WHAT THE TASK ASKS:
Copy the material from the line holding "Cuțitul din lemn" through the line holding "Make it a December", inclusive, replacing "December" with "January" and changing nothing else.

RECORDS PROVIDED:
********************
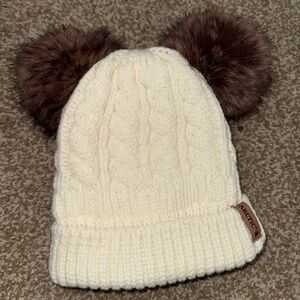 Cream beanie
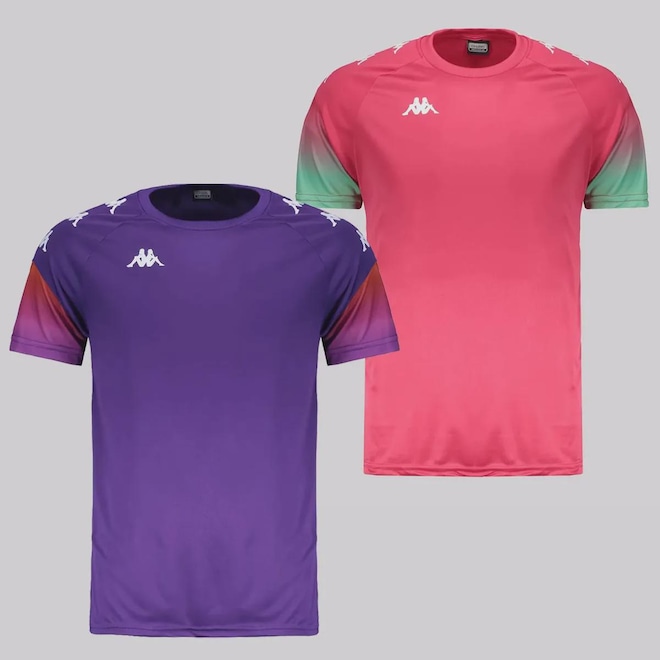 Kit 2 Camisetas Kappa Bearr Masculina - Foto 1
********************
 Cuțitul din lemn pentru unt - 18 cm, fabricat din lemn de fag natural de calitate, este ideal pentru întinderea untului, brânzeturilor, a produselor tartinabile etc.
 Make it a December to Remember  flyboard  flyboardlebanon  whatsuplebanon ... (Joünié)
********************
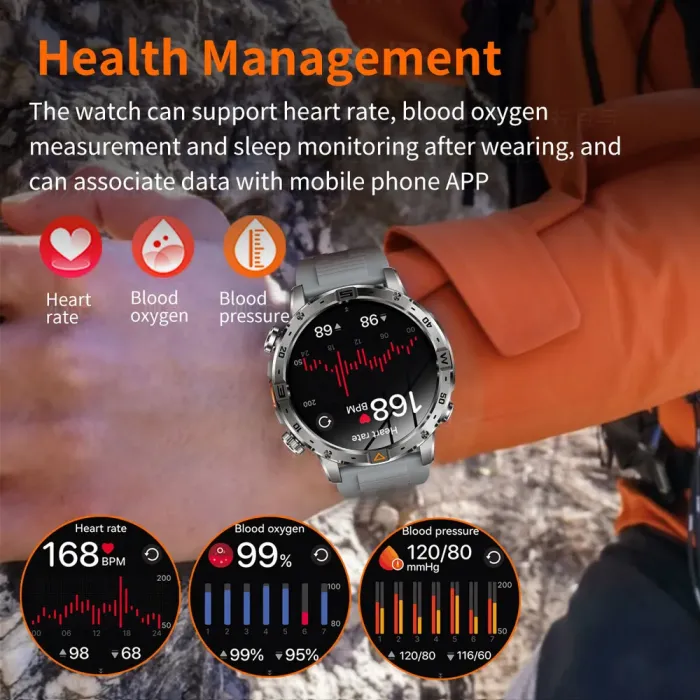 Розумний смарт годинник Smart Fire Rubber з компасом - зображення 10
********************
THE ANSWER:
 Cuțitul din lemn pentru unt - 18 cm, fabricat din lemn de fag natural de calitate, este ideal pentru întinderea untului, brânzeturilor, a produselor tartinabile etc.
 Make it a January to Remember  flyboard  flyboardlebanon  whatsuplebanon ... (Joünié)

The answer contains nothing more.